● Short task: Please reproduce all of the entries below word for word.

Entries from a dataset
╔══
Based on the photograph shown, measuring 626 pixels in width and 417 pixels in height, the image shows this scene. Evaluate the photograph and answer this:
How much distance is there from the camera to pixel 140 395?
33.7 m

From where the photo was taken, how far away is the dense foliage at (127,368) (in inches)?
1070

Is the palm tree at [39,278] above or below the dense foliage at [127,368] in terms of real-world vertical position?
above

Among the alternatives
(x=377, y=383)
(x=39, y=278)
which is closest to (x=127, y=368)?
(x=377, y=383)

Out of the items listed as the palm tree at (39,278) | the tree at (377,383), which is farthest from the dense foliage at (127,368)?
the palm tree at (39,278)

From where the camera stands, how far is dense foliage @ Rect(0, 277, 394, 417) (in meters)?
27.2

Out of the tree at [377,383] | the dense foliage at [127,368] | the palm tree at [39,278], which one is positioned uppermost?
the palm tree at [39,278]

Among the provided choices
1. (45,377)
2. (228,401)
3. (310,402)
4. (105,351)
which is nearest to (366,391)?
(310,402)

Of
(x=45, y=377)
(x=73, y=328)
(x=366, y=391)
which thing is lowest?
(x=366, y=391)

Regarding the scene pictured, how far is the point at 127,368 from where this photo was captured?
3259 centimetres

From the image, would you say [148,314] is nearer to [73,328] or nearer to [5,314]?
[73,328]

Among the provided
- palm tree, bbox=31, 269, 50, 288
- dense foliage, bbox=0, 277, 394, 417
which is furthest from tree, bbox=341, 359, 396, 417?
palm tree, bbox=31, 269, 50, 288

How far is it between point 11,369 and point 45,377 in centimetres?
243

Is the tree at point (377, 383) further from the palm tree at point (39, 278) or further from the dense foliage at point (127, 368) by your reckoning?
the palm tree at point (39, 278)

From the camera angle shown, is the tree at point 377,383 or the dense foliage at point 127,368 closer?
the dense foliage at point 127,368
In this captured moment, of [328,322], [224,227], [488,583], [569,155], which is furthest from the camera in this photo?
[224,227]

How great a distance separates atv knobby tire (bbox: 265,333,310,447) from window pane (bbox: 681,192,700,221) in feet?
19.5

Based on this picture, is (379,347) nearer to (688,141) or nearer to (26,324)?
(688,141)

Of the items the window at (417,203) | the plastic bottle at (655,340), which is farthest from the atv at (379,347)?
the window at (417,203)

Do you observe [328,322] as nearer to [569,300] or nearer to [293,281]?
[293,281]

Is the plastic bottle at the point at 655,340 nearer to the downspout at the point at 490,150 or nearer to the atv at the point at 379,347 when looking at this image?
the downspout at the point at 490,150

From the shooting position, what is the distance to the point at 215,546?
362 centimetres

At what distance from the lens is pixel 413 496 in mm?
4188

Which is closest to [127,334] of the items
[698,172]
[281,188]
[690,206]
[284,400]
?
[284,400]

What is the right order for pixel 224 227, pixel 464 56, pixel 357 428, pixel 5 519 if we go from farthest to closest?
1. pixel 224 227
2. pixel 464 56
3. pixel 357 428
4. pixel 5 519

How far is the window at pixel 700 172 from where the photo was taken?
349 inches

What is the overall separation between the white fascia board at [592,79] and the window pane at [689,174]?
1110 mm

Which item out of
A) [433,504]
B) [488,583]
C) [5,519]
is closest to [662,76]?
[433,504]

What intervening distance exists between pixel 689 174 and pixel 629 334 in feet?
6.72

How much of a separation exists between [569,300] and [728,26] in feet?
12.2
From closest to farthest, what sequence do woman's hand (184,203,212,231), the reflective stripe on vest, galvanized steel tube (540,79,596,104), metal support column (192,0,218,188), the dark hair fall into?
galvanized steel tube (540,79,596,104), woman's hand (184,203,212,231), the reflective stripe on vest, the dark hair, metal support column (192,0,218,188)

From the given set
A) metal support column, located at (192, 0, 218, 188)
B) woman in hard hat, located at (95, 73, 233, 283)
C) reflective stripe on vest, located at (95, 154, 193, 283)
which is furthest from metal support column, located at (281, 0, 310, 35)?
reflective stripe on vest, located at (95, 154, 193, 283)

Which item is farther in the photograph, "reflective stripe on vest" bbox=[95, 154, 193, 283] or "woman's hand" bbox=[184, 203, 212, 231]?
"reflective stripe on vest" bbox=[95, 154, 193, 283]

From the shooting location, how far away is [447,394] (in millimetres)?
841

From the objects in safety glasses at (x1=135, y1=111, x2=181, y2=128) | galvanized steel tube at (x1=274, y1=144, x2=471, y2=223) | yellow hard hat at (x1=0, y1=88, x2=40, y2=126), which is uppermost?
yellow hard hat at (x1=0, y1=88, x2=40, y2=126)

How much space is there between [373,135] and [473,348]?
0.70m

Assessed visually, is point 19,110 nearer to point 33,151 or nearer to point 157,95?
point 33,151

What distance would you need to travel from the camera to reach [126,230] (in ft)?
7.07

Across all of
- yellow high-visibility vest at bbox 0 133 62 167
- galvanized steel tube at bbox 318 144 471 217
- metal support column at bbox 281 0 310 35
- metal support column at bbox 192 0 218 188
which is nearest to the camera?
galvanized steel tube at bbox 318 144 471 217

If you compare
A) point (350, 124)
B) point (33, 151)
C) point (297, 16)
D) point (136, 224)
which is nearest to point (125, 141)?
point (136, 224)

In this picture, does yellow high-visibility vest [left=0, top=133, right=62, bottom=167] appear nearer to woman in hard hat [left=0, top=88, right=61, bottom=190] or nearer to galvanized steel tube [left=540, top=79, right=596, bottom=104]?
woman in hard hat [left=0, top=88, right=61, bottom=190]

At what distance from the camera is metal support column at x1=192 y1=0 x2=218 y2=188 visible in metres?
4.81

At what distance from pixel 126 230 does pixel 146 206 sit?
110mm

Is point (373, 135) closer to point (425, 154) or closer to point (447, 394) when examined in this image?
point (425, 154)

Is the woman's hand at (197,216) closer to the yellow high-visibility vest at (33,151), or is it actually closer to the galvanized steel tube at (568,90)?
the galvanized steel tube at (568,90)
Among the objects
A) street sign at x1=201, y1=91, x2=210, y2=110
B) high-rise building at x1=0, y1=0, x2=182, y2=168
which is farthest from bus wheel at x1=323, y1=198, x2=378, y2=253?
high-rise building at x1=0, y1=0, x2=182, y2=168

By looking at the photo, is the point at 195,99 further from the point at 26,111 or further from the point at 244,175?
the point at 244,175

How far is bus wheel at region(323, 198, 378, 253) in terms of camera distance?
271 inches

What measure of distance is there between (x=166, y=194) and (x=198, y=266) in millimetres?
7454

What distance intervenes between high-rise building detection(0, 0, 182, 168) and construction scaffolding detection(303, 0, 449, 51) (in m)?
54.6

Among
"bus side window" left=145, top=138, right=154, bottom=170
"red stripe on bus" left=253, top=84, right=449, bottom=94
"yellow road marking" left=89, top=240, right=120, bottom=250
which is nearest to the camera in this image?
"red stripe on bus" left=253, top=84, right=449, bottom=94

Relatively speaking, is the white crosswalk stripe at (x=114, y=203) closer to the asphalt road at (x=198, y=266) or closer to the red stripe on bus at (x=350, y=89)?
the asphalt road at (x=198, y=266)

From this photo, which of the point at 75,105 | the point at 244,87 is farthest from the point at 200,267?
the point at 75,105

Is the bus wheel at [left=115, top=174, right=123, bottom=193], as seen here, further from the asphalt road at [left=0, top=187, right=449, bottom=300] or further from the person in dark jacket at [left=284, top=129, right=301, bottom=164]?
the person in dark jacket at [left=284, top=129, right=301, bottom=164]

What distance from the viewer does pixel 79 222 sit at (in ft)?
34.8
╚══
● Written answer:
Based on the photograph shown, measuring 626 pixels in width and 417 pixels in height, the image shows this scene. Evaluate the photograph and answer this:
How much distance is there from the camera to pixel 140 395?
33.7 m

From where the photo was taken, how far away is the dense foliage at (127,368) (in inches)?
1070

Is the palm tree at [39,278] above or below the dense foliage at [127,368] in terms of real-world vertical position?
above

Among the alternatives
(x=377, y=383)
(x=39, y=278)
which is closest to (x=127, y=368)?
(x=377, y=383)

Out of the items listed as the palm tree at (39,278) | the tree at (377,383), which is farthest from the dense foliage at (127,368)?
the palm tree at (39,278)

From where the camera stands, how far is dense foliage @ Rect(0, 277, 394, 417) (in meters)?
27.2

Out of the tree at [377,383] | the dense foliage at [127,368] | the palm tree at [39,278], which one is positioned uppermost?
the palm tree at [39,278]

Among the provided choices
1. (45,377)
2. (228,401)
3. (310,402)
4. (105,351)
which is nearest to (366,391)?
(310,402)

Of
(x=45, y=377)
(x=73, y=328)
(x=366, y=391)
which thing is lowest?
(x=366, y=391)

Regarding the scene pictured, how far is the point at 127,368 from where this photo was captured?
3259 centimetres

From the image, would you say [148,314] is nearer to [73,328] or nearer to [5,314]?
[73,328]

Among the provided
- palm tree, bbox=31, 269, 50, 288
- dense foliage, bbox=0, 277, 394, 417
which is furthest from tree, bbox=341, 359, 396, 417?
palm tree, bbox=31, 269, 50, 288

How far is it between point 11,369 and point 45,377 in centimetres?
243

Is the tree at point (377, 383) further from the palm tree at point (39, 278) or further from the dense foliage at point (127, 368) by your reckoning?
the palm tree at point (39, 278)

From the camera angle shown, is the tree at point 377,383 or the dense foliage at point 127,368 closer?
the dense foliage at point 127,368
In this captured moment, of [328,322], [224,227], [488,583], [569,155], which is furthest from the camera in this photo?
[224,227]

How great a distance separates atv knobby tire (bbox: 265,333,310,447) from window pane (bbox: 681,192,700,221) in feet?
19.5

Based on this picture, is (379,347) nearer to (688,141) or nearer to (26,324)?
(688,141)

Of the items the window at (417,203) | the plastic bottle at (655,340), which is farthest from the atv at (379,347)?
the window at (417,203)

Do you observe [328,322] as nearer to [569,300] or nearer to [293,281]?
[293,281]

Is the plastic bottle at the point at 655,340 nearer to the downspout at the point at 490,150 or nearer to the atv at the point at 379,347 when looking at this image?
the downspout at the point at 490,150

From the shooting position, what is the distance to the point at 215,546?
362 centimetres

At what distance from the lens is pixel 413 496 in mm?
4188

Which is closest to [127,334] of the items
[698,172]
[281,188]
[690,206]
[284,400]
?
[284,400]

What is the right order for pixel 224 227, pixel 464 56, pixel 357 428, pixel 5 519 if we go from farthest to closest?
1. pixel 224 227
2. pixel 464 56
3. pixel 357 428
4. pixel 5 519

How far is the window at pixel 700 172 from where the photo was taken?
349 inches

What is the overall separation between the white fascia board at [592,79] and the window pane at [689,174]?
1110 mm

Which item out of
A) [433,504]
B) [488,583]
C) [5,519]
is closest to [662,76]?
[433,504]

What intervening distance exists between pixel 689 174 and pixel 629 334 in feet?
6.72

How much of a separation exists between [569,300] and [728,26] in feet?
12.2
From closest to farthest, what sequence do woman's hand (184,203,212,231), the reflective stripe on vest, galvanized steel tube (540,79,596,104), metal support column (192,0,218,188), the dark hair fall into?
galvanized steel tube (540,79,596,104), woman's hand (184,203,212,231), the reflective stripe on vest, the dark hair, metal support column (192,0,218,188)

From the given set
A) metal support column, located at (192, 0, 218, 188)
B) woman in hard hat, located at (95, 73, 233, 283)
C) reflective stripe on vest, located at (95, 154, 193, 283)
which is furthest from metal support column, located at (281, 0, 310, 35)?
reflective stripe on vest, located at (95, 154, 193, 283)

Which item is farther in the photograph, "reflective stripe on vest" bbox=[95, 154, 193, 283] or "woman's hand" bbox=[184, 203, 212, 231]?
"reflective stripe on vest" bbox=[95, 154, 193, 283]

From the shooting location, how far away is [447,394] (in millimetres)?
841

From the objects in safety glasses at (x1=135, y1=111, x2=181, y2=128) | galvanized steel tube at (x1=274, y1=144, x2=471, y2=223) | yellow hard hat at (x1=0, y1=88, x2=40, y2=126), which is uppermost?
yellow hard hat at (x1=0, y1=88, x2=40, y2=126)

How much space is there between [373,135] and [473,348]?
0.70m

Assessed visually, is point 19,110 nearer to point 33,151 or nearer to point 157,95?
point 33,151

What distance would you need to travel from the camera to reach [126,230] (in ft)?
7.07

Across all of
- yellow high-visibility vest at bbox 0 133 62 167
- galvanized steel tube at bbox 318 144 471 217
- metal support column at bbox 281 0 310 35
- metal support column at bbox 192 0 218 188
which is nearest to the camera?
galvanized steel tube at bbox 318 144 471 217

If you compare
A) point (350, 124)
B) point (33, 151)
C) point (297, 16)
D) point (136, 224)
which is nearest to point (125, 141)?
point (136, 224)

In this picture, does yellow high-visibility vest [left=0, top=133, right=62, bottom=167] appear nearer to woman in hard hat [left=0, top=88, right=61, bottom=190] or nearer to galvanized steel tube [left=540, top=79, right=596, bottom=104]?
woman in hard hat [left=0, top=88, right=61, bottom=190]

At what distance from the camera is metal support column at x1=192 y1=0 x2=218 y2=188 visible in metres?
4.81

At what distance from pixel 126 230 does pixel 146 206 sit?
110mm

Is point (373, 135) closer to point (425, 154) or closer to point (447, 394) when examined in this image?
point (425, 154)

Is the woman's hand at (197,216) closer to the yellow high-visibility vest at (33,151), or is it actually closer to the galvanized steel tube at (568,90)?
the galvanized steel tube at (568,90)
Among the objects
A) street sign at x1=201, y1=91, x2=210, y2=110
B) high-rise building at x1=0, y1=0, x2=182, y2=168
which is farthest from bus wheel at x1=323, y1=198, x2=378, y2=253?
high-rise building at x1=0, y1=0, x2=182, y2=168

By looking at the photo, is the point at 195,99 further from the point at 26,111 or further from the point at 244,175?
the point at 244,175

How far is bus wheel at region(323, 198, 378, 253) in terms of camera distance?
271 inches

What measure of distance is there between (x=166, y=194) and (x=198, y=266) in millimetres?
7454

What distance intervenes between high-rise building detection(0, 0, 182, 168) and construction scaffolding detection(303, 0, 449, 51) (in m)?
54.6

Among
"bus side window" left=145, top=138, right=154, bottom=170
"red stripe on bus" left=253, top=84, right=449, bottom=94
"yellow road marking" left=89, top=240, right=120, bottom=250
which is nearest to the camera in this image?
"red stripe on bus" left=253, top=84, right=449, bottom=94

Relatively speaking, is the white crosswalk stripe at (x=114, y=203) closer to the asphalt road at (x=198, y=266) or closer to the red stripe on bus at (x=350, y=89)?
the asphalt road at (x=198, y=266)

From this photo, which of the point at 75,105 | the point at 244,87 is farthest from the point at 200,267?
the point at 75,105

Is the bus wheel at [left=115, top=174, right=123, bottom=193], as seen here, further from the asphalt road at [left=0, top=187, right=449, bottom=300] or further from the person in dark jacket at [left=284, top=129, right=301, bottom=164]?
the person in dark jacket at [left=284, top=129, right=301, bottom=164]

What distance from the viewer does pixel 79 222 sit at (in ft)?
34.8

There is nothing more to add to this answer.